◆ PROVIDED ENTRIES:
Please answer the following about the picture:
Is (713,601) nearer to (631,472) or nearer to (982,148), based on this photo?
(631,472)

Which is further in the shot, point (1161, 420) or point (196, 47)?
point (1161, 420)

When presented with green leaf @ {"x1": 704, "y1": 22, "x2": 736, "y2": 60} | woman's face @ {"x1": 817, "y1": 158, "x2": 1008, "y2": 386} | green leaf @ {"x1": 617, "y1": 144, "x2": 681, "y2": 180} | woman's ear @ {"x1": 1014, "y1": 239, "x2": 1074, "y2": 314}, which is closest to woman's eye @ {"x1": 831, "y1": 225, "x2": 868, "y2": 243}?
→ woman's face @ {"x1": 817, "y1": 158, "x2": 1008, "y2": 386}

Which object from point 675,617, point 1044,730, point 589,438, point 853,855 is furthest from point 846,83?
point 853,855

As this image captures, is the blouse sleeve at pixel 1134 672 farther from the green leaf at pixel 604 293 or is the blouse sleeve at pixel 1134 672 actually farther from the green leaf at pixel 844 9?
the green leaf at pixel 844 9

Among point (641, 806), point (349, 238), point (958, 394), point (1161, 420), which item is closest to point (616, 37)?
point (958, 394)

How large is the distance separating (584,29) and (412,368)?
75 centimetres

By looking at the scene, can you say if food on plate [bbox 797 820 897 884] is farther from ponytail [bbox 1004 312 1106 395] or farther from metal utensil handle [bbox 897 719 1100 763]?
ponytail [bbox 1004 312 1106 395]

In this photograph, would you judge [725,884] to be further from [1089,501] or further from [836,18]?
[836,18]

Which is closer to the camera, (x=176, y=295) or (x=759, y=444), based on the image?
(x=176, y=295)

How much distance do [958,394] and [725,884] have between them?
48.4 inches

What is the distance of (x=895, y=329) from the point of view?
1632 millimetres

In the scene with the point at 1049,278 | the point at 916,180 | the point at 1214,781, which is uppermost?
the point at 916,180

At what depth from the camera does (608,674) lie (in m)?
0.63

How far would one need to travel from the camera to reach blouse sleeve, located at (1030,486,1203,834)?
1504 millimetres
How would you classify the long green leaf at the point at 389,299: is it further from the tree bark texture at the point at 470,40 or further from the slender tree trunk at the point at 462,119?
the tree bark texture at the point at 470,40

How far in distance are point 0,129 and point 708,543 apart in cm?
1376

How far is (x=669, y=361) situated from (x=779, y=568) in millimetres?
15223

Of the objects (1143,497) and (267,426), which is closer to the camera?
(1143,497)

...

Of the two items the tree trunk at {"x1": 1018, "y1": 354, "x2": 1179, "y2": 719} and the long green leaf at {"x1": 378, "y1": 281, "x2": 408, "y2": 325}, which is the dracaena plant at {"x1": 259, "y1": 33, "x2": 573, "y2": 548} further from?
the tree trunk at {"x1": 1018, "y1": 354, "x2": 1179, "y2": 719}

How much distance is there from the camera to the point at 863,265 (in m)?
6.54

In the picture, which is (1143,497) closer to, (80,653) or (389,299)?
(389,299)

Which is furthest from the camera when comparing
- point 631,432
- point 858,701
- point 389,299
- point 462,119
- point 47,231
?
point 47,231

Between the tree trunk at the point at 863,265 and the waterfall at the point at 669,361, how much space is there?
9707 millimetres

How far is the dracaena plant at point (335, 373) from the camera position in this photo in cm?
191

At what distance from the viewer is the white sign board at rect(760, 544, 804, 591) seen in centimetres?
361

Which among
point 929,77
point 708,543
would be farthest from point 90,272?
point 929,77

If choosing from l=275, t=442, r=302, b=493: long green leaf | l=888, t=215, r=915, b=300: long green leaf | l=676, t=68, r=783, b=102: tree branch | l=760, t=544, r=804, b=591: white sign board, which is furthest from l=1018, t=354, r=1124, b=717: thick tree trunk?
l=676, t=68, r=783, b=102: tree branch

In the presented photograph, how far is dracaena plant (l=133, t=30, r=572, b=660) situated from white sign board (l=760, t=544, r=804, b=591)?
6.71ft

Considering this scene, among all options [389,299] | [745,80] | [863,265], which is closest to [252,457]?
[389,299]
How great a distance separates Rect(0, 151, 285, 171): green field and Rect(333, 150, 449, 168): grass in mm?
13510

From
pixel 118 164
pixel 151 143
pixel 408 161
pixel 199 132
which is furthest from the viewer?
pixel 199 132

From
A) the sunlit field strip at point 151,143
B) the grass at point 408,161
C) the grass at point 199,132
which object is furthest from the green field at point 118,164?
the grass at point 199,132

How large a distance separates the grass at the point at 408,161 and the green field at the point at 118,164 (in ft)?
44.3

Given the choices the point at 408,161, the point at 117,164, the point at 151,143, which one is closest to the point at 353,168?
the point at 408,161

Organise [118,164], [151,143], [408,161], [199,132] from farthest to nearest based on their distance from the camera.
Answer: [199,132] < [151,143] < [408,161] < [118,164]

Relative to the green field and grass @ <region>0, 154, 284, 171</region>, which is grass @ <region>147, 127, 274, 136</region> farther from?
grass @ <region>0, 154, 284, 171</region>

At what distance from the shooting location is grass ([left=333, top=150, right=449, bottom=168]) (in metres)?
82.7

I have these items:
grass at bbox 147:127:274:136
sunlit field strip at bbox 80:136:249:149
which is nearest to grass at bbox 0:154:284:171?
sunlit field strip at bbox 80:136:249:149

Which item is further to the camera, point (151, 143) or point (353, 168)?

...

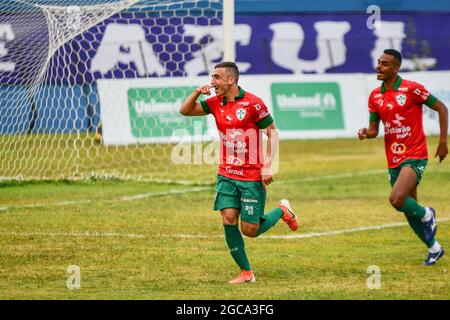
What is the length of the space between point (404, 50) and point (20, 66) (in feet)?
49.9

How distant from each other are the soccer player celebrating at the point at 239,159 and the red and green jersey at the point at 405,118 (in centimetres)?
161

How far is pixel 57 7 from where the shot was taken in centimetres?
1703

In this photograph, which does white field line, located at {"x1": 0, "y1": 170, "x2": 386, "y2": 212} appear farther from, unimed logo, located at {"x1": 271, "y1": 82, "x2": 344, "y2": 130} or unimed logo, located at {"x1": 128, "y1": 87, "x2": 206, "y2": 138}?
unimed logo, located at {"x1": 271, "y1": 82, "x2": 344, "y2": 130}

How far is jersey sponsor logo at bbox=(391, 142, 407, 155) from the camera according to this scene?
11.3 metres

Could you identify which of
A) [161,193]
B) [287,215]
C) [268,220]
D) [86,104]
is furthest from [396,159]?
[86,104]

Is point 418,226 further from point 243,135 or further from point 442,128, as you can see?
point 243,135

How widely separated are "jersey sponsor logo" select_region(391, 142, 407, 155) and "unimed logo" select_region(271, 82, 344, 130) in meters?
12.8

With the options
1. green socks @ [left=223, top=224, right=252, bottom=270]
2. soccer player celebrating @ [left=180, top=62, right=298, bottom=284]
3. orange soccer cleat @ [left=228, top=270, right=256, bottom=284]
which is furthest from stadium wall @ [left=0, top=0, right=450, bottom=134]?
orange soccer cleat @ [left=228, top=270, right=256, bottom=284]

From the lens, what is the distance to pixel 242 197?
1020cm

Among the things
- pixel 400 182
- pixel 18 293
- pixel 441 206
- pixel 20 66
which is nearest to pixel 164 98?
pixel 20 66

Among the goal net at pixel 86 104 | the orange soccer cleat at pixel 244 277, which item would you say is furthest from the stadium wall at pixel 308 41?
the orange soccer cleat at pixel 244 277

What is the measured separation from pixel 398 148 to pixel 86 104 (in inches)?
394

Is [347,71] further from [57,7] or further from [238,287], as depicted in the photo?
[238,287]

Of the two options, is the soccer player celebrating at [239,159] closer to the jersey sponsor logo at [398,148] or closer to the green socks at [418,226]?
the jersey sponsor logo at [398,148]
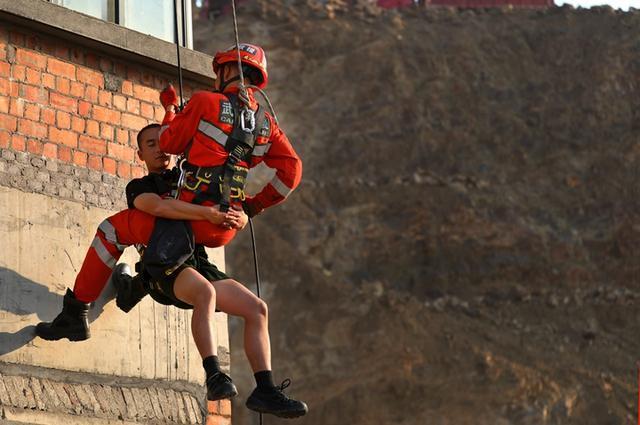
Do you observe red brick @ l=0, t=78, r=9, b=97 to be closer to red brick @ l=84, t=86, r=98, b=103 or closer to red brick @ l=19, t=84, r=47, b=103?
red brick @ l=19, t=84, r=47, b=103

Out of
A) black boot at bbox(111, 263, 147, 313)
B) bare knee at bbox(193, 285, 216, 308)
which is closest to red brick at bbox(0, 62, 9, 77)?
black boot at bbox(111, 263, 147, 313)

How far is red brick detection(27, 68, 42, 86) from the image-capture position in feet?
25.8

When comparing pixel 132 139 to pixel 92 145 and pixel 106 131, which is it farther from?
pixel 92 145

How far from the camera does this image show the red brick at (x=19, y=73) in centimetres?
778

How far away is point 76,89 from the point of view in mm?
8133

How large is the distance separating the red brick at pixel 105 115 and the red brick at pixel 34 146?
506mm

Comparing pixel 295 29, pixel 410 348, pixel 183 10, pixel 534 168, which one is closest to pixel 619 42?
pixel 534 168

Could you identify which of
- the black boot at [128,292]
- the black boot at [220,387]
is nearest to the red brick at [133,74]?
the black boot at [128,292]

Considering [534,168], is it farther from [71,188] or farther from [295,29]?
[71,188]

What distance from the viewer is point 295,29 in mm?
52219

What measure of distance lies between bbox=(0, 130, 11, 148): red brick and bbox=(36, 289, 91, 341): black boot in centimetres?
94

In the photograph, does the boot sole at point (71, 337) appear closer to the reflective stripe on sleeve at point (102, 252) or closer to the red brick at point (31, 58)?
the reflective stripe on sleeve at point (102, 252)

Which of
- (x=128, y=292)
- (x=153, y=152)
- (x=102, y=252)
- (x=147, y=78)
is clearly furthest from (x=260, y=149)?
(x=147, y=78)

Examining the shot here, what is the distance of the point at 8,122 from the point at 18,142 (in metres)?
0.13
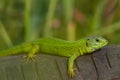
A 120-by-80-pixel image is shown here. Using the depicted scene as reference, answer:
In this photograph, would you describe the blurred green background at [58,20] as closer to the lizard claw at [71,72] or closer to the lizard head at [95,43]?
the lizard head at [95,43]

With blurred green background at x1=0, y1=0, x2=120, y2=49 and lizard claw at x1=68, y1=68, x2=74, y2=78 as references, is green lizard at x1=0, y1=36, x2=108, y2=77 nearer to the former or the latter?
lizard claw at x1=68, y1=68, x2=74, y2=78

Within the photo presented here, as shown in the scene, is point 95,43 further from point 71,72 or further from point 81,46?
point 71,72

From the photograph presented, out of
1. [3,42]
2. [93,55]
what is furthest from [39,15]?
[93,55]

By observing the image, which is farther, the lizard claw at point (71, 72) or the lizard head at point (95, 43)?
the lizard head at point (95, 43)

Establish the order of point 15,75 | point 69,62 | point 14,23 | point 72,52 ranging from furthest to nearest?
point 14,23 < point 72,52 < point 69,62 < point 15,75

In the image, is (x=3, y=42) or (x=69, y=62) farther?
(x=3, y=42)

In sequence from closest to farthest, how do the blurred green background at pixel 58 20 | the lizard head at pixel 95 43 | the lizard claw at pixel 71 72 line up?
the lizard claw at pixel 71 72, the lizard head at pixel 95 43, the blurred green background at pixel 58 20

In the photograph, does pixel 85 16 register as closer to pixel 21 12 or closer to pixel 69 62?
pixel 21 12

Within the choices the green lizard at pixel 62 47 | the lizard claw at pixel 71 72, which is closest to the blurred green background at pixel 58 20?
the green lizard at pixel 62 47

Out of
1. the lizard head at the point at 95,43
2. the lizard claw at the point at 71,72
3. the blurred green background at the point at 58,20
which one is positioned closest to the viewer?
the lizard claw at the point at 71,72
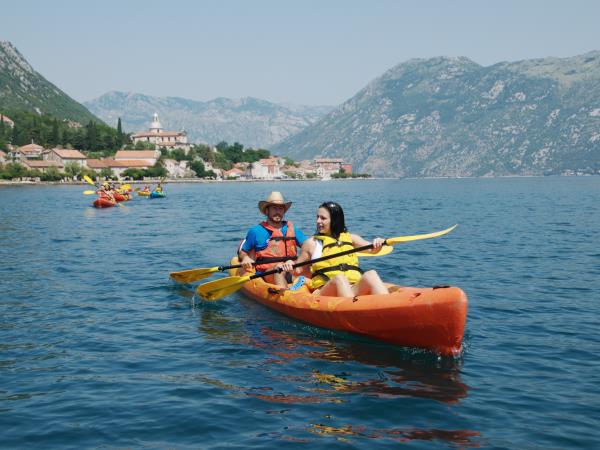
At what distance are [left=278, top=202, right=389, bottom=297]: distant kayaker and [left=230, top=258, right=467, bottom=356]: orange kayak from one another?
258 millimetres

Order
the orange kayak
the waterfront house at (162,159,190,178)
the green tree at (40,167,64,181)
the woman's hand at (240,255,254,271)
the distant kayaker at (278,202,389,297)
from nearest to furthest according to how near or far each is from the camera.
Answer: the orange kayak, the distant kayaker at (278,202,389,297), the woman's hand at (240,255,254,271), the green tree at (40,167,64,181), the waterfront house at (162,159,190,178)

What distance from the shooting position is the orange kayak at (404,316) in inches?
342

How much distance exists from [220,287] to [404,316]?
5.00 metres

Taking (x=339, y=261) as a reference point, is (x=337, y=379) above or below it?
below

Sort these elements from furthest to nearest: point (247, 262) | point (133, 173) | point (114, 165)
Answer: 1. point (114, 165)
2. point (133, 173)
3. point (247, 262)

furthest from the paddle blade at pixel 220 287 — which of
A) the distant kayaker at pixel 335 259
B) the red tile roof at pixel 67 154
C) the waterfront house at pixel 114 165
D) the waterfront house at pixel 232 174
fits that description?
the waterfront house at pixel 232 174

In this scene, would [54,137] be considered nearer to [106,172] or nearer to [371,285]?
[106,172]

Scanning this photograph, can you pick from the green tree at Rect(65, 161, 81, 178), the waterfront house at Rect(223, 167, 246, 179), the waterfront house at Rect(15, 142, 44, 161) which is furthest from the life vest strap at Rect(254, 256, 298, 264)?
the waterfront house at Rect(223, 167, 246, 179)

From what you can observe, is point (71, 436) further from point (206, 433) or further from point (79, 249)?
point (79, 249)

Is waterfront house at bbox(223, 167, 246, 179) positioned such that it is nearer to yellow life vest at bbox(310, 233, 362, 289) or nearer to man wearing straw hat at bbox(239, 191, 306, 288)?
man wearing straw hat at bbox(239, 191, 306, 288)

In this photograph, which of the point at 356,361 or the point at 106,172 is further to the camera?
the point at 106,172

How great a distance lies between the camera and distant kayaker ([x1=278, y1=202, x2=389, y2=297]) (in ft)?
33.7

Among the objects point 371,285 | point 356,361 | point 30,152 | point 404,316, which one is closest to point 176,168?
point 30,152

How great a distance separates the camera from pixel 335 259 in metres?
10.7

◆ EXERCISE: Output as a JSON list of strings the lines of the records that begin at the line that has "Please answer the" and stop after the line that has "1632 millimetres", one string per line, with blank lines left out.

◆ EXERCISE ANSWER:
[
  "Please answer the following about the picture:",
  "Is (713,601) nearer to (631,472) or nearer to (982,148), based on this photo?",
  "(631,472)",
  "Which is further in the shot, point (1161, 420) or point (196, 47)?",
  "point (1161, 420)",
  "When presented with green leaf @ {\"x1\": 704, \"y1\": 22, \"x2\": 736, \"y2\": 60} | woman's face @ {\"x1\": 817, \"y1\": 158, \"x2\": 1008, \"y2\": 386} | green leaf @ {\"x1\": 617, \"y1\": 144, \"x2\": 681, \"y2\": 180} | woman's ear @ {\"x1\": 1014, \"y1\": 239, \"x2\": 1074, \"y2\": 314}, which is closest to woman's eye @ {\"x1\": 831, \"y1\": 225, \"x2\": 868, \"y2\": 243}?",
  "→ woman's face @ {\"x1\": 817, \"y1\": 158, \"x2\": 1008, \"y2\": 386}",
  "Which object from point 675,617, point 1044,730, point 589,438, point 853,855 is furthest from point 846,83?",
  "point 853,855",
  "As this image captures, is the blouse sleeve at pixel 1134 672 farther from the green leaf at pixel 604 293 or is the blouse sleeve at pixel 1134 672 actually farther from the green leaf at pixel 844 9?",
  "the green leaf at pixel 844 9",
  "Among point (641, 806), point (349, 238), point (958, 394), point (1161, 420), which item is closest to point (616, 37)?",
  "point (958, 394)",
  "How large is the distance separating (584,29) and (412,368)?",
  "75 centimetres",
  "By looking at the scene, can you say if food on plate [bbox 797 820 897 884] is farther from ponytail [bbox 1004 312 1106 395] or farther from metal utensil handle [bbox 897 719 1100 763]?",
  "ponytail [bbox 1004 312 1106 395]",
  "In this photograph, would you judge [725,884] to be further from [1089,501] or further from [836,18]?",
  "[836,18]",
  "Which is closer to the camera, (x=176, y=295) or (x=759, y=444), based on the image?",
  "(x=176, y=295)",
  "How much distance do [958,394] and [725,884] have between them?",
  "48.4 inches",
  "What is the distance of (x=895, y=329) from the point of view?",
  "1632 millimetres"
]